Take from the records below each line that holds "name".

━━━ Data under study

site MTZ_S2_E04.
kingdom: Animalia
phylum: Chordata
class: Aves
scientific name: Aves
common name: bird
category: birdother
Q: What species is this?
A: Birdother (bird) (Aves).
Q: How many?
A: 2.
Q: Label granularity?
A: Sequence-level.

━━━━━━
━━━ Data under study

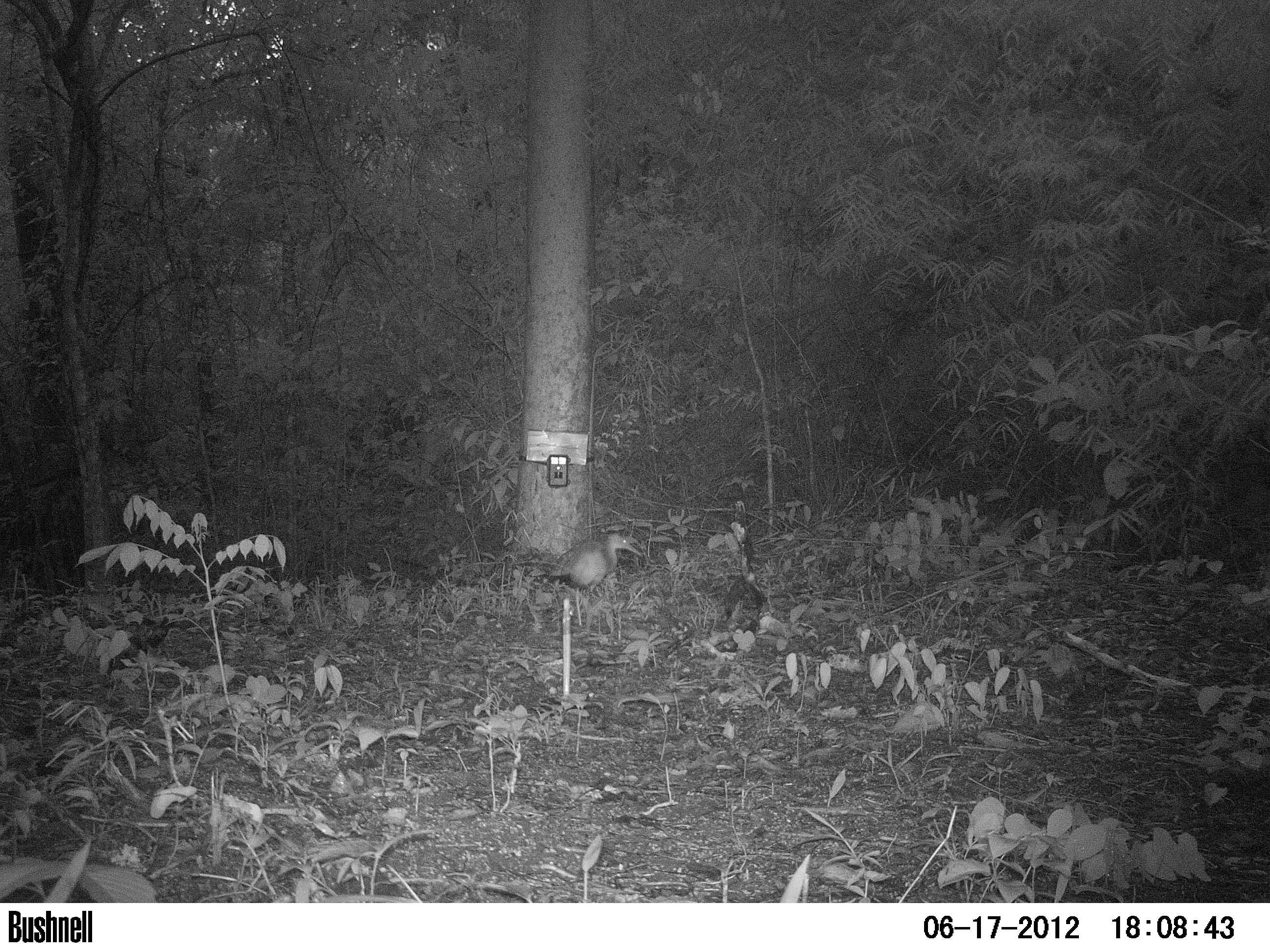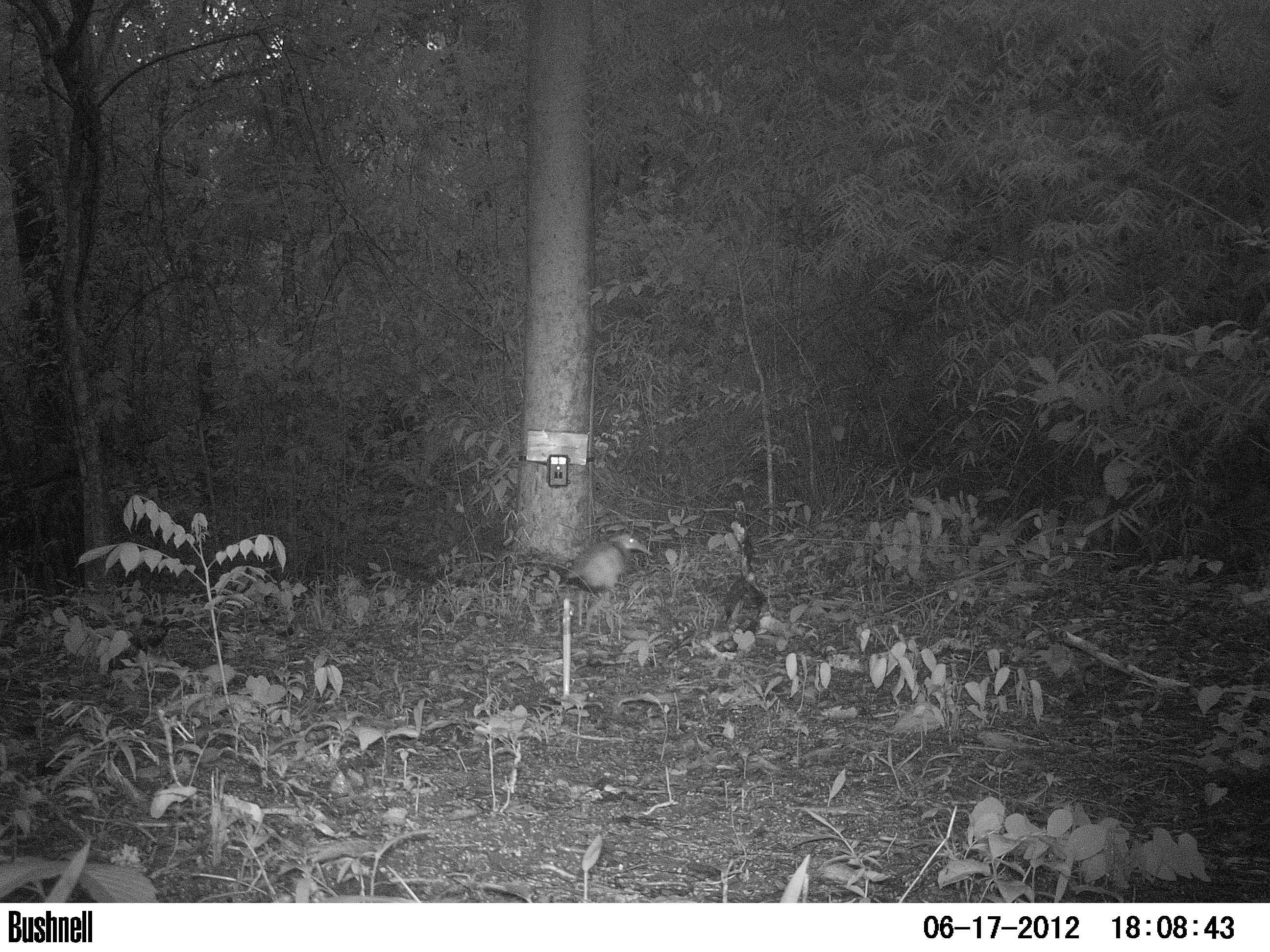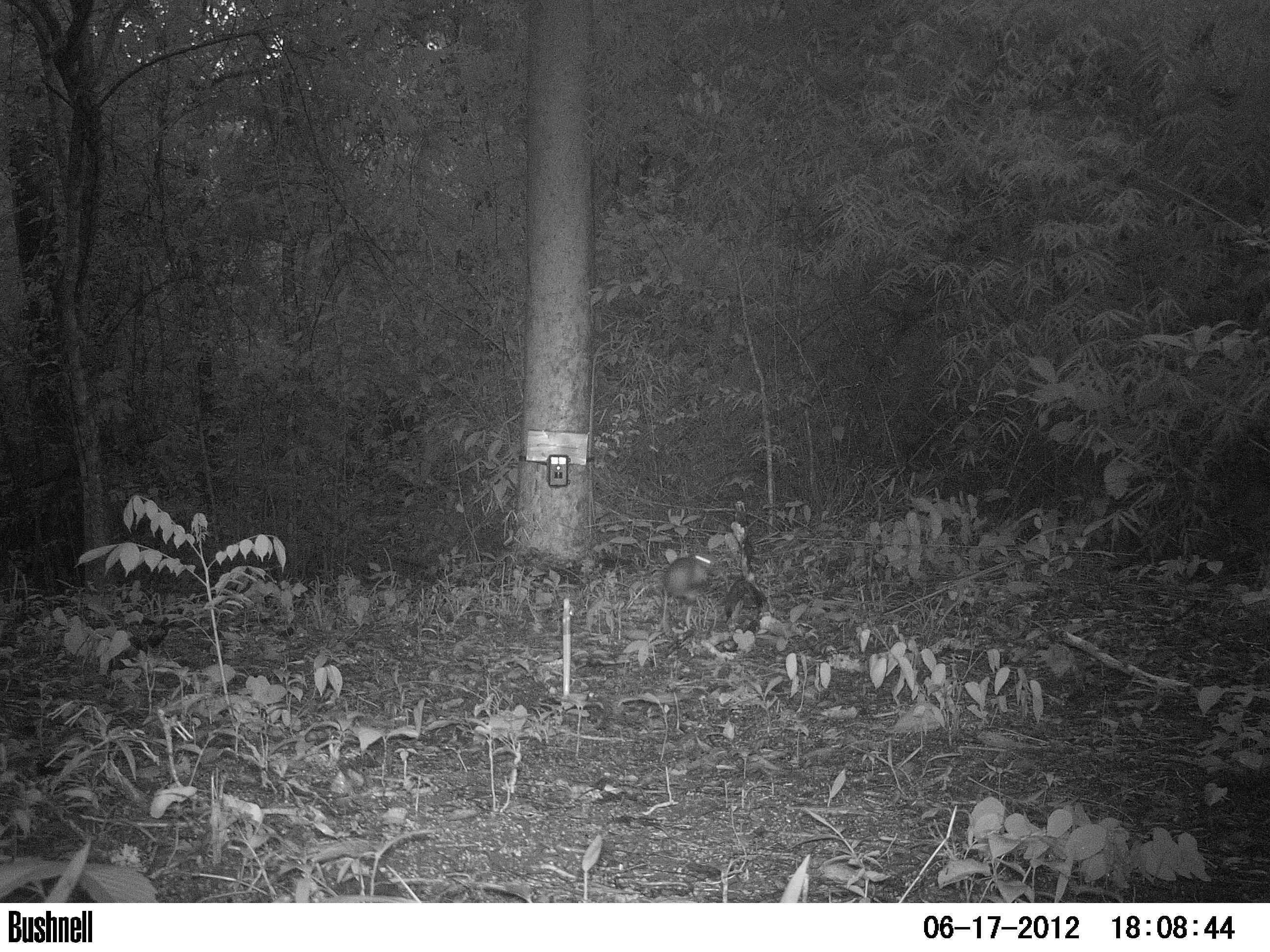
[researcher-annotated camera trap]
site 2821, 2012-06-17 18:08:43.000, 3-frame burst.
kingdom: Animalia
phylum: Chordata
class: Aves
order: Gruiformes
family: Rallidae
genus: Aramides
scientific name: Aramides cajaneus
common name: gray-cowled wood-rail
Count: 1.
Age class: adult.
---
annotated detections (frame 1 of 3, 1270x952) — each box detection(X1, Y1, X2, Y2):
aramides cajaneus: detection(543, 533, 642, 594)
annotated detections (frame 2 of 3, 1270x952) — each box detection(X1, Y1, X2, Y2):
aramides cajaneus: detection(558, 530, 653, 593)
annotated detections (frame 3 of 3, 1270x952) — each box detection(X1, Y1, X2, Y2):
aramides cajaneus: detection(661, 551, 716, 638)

━━━━━━
━━━ Data under study

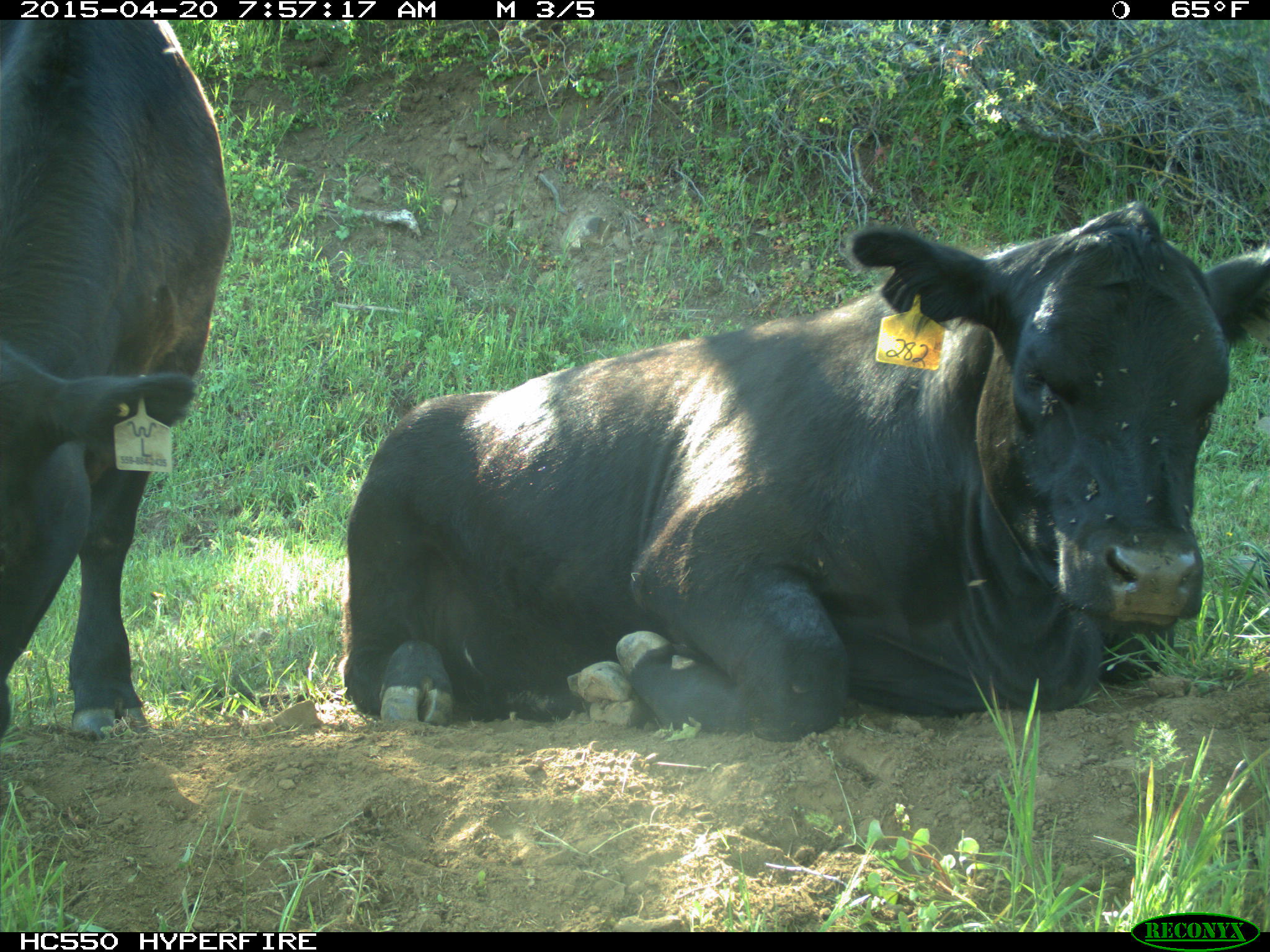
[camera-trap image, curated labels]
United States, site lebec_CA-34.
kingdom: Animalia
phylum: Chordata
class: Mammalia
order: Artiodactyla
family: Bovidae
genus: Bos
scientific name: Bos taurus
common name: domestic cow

━━━━━━

● **Exercise output**
scientific name: Aves
common name: bird
scientific name: Aramides cajaneus
common name: gray-cowled wood-rail
scientific name: Bos taurus
common name: domestic cow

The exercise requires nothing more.